The loss of beta cells in type 1 diabetes may involve protein kinases because they control cell growth, differentiation, and survival. Previous studies have revealed that GTK, a Src-like protein tyrosine kinase expressed in beta cells (also named Bsk/Iyk), regulates multiple responses including growth and survival of rat insulinoma cells (RINm5F) and differentiation of neuronal PC12 cells. In the present study, we have generated a transgenic mouse expressing a kinase active GTK mutant (GTK-Y504F) under the control of the rat insulin I promoter to establish a role of GTK in beta cells.


Control and GTK-transgenic CBA mice were used for determination of in vivo glucose tolerance and the relative insulin-positive area. Isolated islets from both groups were cultured in the absence and presence of cytokines and insulin secretion, viability and protein expression were assessed.

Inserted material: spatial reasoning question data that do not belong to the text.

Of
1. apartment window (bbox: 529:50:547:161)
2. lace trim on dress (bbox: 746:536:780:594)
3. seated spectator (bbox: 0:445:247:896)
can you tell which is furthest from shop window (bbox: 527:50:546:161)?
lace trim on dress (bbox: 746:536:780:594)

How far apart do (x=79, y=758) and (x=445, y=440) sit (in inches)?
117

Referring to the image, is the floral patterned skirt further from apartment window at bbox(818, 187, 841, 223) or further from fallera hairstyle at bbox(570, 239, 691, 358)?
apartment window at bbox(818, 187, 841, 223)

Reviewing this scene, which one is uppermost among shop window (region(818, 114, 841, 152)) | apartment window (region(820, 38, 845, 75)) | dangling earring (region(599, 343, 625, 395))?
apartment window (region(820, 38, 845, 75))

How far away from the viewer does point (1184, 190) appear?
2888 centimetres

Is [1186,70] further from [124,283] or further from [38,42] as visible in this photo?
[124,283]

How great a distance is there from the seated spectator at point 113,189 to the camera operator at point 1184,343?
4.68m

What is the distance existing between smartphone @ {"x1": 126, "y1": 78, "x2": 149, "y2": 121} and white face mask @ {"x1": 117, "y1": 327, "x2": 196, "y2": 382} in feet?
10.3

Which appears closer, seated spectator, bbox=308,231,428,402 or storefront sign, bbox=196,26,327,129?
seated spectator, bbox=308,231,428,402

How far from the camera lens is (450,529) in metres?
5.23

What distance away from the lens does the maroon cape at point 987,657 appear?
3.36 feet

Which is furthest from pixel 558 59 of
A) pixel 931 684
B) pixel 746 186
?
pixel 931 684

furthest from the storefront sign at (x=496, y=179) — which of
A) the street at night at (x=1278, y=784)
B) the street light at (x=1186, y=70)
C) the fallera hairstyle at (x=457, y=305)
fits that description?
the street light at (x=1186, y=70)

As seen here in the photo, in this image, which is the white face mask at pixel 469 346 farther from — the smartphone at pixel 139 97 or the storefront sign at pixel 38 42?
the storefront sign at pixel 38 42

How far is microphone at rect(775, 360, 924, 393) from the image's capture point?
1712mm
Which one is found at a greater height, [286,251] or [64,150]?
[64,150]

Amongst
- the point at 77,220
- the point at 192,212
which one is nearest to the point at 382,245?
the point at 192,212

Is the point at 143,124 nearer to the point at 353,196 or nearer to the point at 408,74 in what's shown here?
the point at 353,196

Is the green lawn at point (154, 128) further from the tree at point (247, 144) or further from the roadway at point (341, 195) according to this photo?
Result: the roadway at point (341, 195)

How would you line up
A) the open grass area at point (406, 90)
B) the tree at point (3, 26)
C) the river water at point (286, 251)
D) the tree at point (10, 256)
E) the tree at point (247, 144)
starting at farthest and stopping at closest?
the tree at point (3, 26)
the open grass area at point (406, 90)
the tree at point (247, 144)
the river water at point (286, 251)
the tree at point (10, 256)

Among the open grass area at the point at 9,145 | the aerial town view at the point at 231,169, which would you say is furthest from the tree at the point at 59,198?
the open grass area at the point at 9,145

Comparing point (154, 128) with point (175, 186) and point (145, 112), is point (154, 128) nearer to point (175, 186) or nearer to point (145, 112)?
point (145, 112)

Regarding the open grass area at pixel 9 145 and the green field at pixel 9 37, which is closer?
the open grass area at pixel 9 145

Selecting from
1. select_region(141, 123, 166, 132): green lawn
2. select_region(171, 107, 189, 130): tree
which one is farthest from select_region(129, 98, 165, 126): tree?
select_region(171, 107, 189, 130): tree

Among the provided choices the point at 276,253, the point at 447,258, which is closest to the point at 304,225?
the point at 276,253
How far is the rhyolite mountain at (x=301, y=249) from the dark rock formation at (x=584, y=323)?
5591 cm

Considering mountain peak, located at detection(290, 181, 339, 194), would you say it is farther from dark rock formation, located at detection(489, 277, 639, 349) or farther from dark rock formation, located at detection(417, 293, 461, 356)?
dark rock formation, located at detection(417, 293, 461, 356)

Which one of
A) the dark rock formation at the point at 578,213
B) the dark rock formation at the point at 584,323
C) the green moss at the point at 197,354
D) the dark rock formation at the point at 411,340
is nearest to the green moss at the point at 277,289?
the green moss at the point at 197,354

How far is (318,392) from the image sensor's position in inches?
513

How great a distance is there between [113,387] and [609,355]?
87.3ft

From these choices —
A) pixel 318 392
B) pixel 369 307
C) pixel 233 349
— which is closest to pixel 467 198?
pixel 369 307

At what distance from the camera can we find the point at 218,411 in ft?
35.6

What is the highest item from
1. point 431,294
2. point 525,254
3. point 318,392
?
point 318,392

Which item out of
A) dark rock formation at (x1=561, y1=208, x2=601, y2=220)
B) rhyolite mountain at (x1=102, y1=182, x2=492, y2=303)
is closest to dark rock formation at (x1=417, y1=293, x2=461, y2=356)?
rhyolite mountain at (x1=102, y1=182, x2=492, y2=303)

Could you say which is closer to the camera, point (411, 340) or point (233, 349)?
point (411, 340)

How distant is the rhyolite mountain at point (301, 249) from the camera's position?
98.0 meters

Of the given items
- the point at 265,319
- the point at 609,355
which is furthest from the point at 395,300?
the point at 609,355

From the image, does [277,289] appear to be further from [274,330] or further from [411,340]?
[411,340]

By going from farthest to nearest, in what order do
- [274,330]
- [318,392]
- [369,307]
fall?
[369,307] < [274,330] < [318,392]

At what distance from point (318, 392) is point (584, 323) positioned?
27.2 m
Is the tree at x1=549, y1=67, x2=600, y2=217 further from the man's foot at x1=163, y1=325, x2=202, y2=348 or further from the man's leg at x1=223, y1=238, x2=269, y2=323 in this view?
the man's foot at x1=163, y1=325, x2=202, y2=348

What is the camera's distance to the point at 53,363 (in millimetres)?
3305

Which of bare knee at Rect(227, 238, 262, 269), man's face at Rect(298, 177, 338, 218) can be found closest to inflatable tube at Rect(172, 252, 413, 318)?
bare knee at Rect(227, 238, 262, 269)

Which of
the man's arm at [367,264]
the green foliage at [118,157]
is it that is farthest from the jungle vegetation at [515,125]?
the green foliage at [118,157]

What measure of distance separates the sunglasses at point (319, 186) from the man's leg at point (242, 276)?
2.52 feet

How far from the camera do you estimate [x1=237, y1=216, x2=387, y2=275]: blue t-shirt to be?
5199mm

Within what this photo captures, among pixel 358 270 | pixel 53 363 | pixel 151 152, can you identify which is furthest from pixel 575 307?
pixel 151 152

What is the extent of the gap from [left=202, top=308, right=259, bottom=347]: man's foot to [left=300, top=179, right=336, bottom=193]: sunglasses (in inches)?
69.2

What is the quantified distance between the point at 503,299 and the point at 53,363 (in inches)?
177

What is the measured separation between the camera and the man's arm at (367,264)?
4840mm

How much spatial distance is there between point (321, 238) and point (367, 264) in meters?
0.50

The beta-cell mass of GTK-transgenic mice was increased as a consequence of a larger pancreas and an increased relative beta-cell area. Islets isolated from the transgenic animals exhibited an enhanced glucose-induced insulin release and reduced viability in response to cytokines that could not be explained by higher levels of nitric oxide (NO) compared with control islets. Extracellular signal-regulated kinase (ERK) 1/2, p38 mitogen-activated protein kinase (MAPK), c-Jun NH2-terminal kinase (JNK), and Akt were all activated by cytokines, but GTK-transgenic islets contained higher basal levels of phosphorylated ERK1/2 and lower basal levels of phosphorylated p38 compared with the control islets. The total amount of activated MAPKs was, however, higher in the cytokine-stimulated transgenic islets compared with the control islets due to increased levels of phospho-ERK1/2. Moreover, the proline-rich tyrosine kinase (PYK) 2 (also named RAFTK/CAK beta/CADTK) levels were elevated in response to a 24-hr exposure to cytokines in control islets but not in the GTK-transgenic islets.


These results suggest that although GTK increases the beta-cell mass, it also enhances islet cell death in response to cytokines and may thus be involved in the beta-cell damage in type 1 diabetes.